A questo punto, si potrebbero determinare alcune criticità su svariati fronti: «Si pone, anzitutto, un problema di definizione di cosa sia da considerarsi o meno sms. Il messaggio scambiato su iMessage della Apple, sarà considerato tale e, quindi, tassato?». Secondo Trovato, verosimilmente no. «Si determinerà, di conseguenza, una diminuzione dell’utilizzo degli sms tradizionali, a fronte delle numerose alternative disponibili». Il calo sarà determinato da un altro motivo: «Difficilmente le compagnie si faranno carico del tributo, che rappresenterebbe per loro una perdita netta. Ribalteranno, quindi, i costi aggiuntivi sugli utenti che dal canto loro utilizzeranno sempre più altri strumenti».
Sta di fatto, che per le compagnie non è il momento più opportuno per un aumento dei costi: «Siamo in una congiuntura particolare in cui, mentre le compagnie vedono calere i propri margini di profitto, si chiede loro di contribuire al sistema paese con investimenti ingenti. L’ulteriore aggravio appare come una manovra miope che si inserisce nella piega recentemente assunta del governo Monti; si ha l’impressione che l’esecutivo tenda a reperire risorse non tanto sulla scorta di un piano organico, fondato sulla revisione del sistema tributario in un’ottica di crescita, quanto, semplicemente, dove riesce a trovarle».
Va detto che di recente, il vicepresidente della Commissione europea, Neelie Kroes, aveva sottolineato come l’utilizzo della banda larga in Italia fosse di 10 punti percentuali sotto i livelli francesi e tedeschi e come questo determinasse una perdita di 1-1,5 punti di Pil. «La maggior parte degli attori sul mercato integrano telefonia fissa e mobile e difficilmente sarà possibile separare le ripercussioni del balzello da entrambi i comparti».
Va fatta, tuttavia, un’importante distinzione: «Il comparto mobile, sotto il profilo dell’ampiezza della banda, dei servizi e delle tariffe è nella media virtuosa degli altri Paesi europei; abbiamo, invece, ancora delle arretratezze sotto il profilo dell’internet fisso che derivano dall’eredità storica del monopolio e delle mancanze infrastrutturali».
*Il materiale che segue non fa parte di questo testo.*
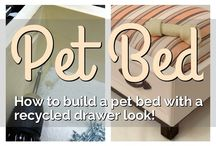 few things for dogs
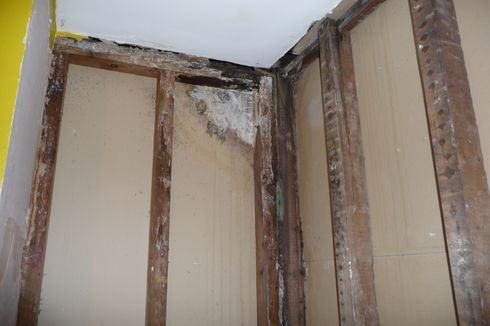 Stripped off rotten bathroom walls
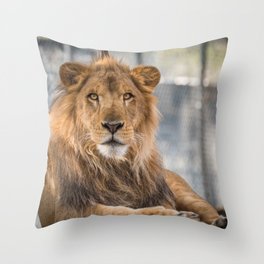 Lambert the Lion All Grown Up Throw Pillow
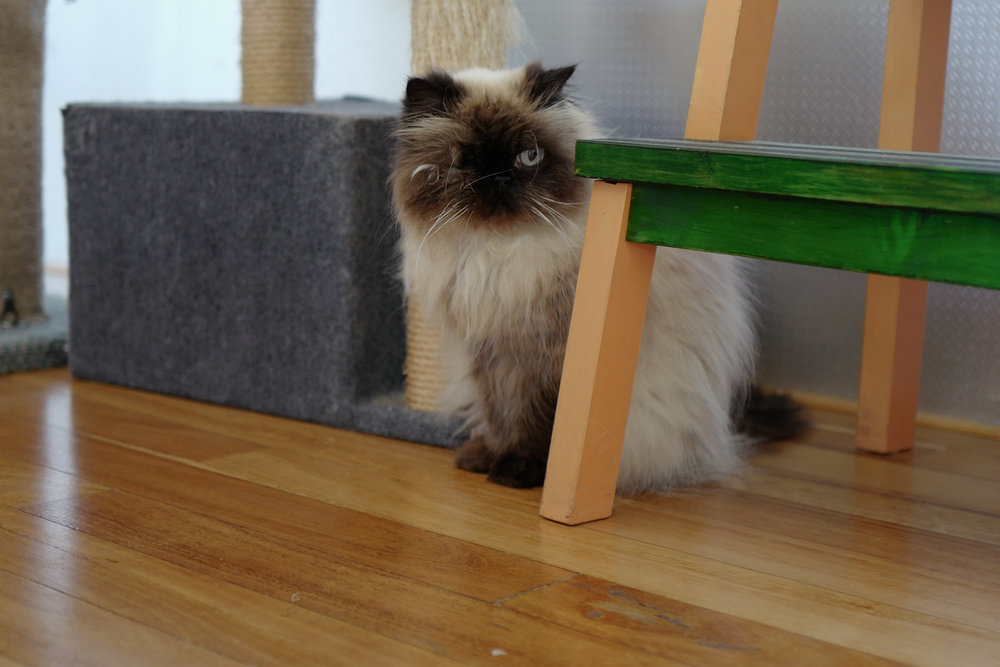 Zoe the Himalayan takes a one-eyed dim view of the Quid on the block.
E’ intanto arrivata la smentita sulla proposta di tassa. L’ipotesi viene bocciata ancor prima che il decreto legge sulla riforma della protezione civile arrivi all’esame del consiglio dei ministri, esame previsto venerdì. I motivi sono due: primo l’impopolarità che una tale tassa avrebbe avuto sui consumatori; secondo il fatto che la tassa stessa sarebbe inapplicabile perché circa la metà degli sms che vengono spediti fa parte di pacchetti pre pagati offerti dalle compagnie telefoniche. Nel caso di tali pacchetti il costo di un sms scende fino a un centesimo: ne sarebbe scaturita una tassa del doppio del valore dell’oggetto stesso della tassazione.